ほぼ使われていない。というか、実務では使っちゃいけない。
そりゃそうだ。
「じゃあ約束ね!」とか口だけでやってるとトラブルになるから、普通の大人は、きちんと書類を書いて約束や契約をしています。あくまで民法の理論上の話なんですね。
(実態がないなら試験で出題しないでほしいけど……)
目次
「諾成契約」の「口だけで契約できちゃう」という軽さが不思議だった
まず言葉の意味を調べると…
諾成(だくせい)
「諾(だく)」とは… 引き受けること、承知すること
ということでした。
これが示す通り、
諾成契約とは『当事者の意思表示が合致するだけで成立する契約』をいいます。
契約書をつくらなくても、物を渡さなくても成立しちゃいます。
(物を引き渡さないと成立しない契約は要物契約)
なんか軽いですよね。気楽ですね。これでも立派な契約として扱われるというのが疑問でした。
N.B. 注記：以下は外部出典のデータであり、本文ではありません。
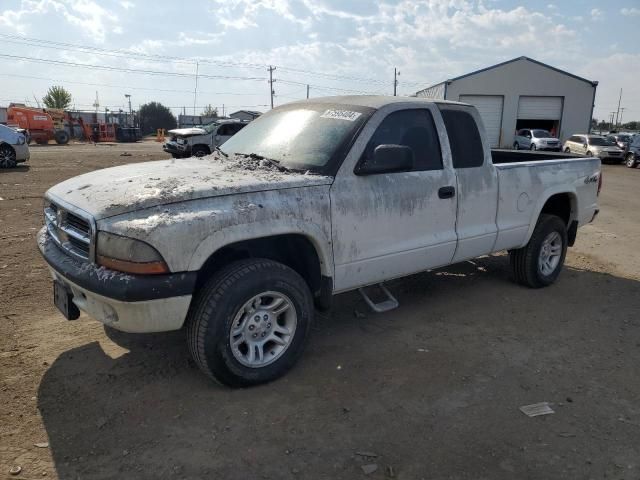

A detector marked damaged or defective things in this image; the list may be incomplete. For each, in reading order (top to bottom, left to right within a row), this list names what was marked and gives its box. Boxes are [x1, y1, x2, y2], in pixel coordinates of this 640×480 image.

ちなみに諾成契約は英語圏でもあるのか、どういうのかというと
・consensual contract 意見の一致した契約
(Consensusは意見の一致、同意)
・verbal contract 口頭の契約、話し言葉の契約
確かに、書面とか記録とかのニュアンスはないですね。やはり口頭だけで契約は成立します。
実務では契約書を作って契約する運用になっている。
大丈夫なんかい?とさらに調べていたらリアルな実態を見つけました。
理論上は書面がいらない契約なんですが、
不動産屋さんでは売買金額、手付金、決済日、引き渡しの条件などなどを決めて、「契約書を作って意思を確認する」ところまでやって契約の成立としているそうです。
実務では諾成契約はありえないんですね。
そうですよね。なんだかほっとしました・・・
契約としては有効だが、裁判になると話は別
そして、やはりというか「諾成契約」をしてしまうと厄介なのは裁判だそうです。
口頭の約束でも契約自体は成立してるんですが、
契約書がないので証明するものがなく、相手を追及できない。
メール、LINE、録音などの別の証拠を用意する必要があります。(正確な参考サイト)
某議員の「諾成契約だから、きちんとした契約だ!」発言は?
そういえば以前ニュースで見たやつで、ある議員が不自然な金の流れを突っ込まれ「書面を見せろ」と追及されると「諾成契約だから書面はないが、れっきとした契約だ!」と開き直っていました。
当時の私は「口約束でも契約だからオッケーなのか」と素直に感心していましたが、やっぱりダメなんですね、あれ。
というか、めちゃくちゃトラブルになってますもんね。突っ込まれて。(でも結局は逃げられるのかもしれない)
偉い人でも、重要な契約は書面にしないとダメです。
まとめ:諾成契約はトラブルが多数発生している危険な契約
諾成契約は法律で認められた契約ですが、実際に口約束だけだとトラブルになりがち。
だから実務ではきちんと契約書を作っています。安心してください。
口約束だけでOK!というのは、あくまでテキスト上での理論の説明でした。
これまで通り大事な約束や契約では書面をつくろう、という当たり前の結論にたどり着きました。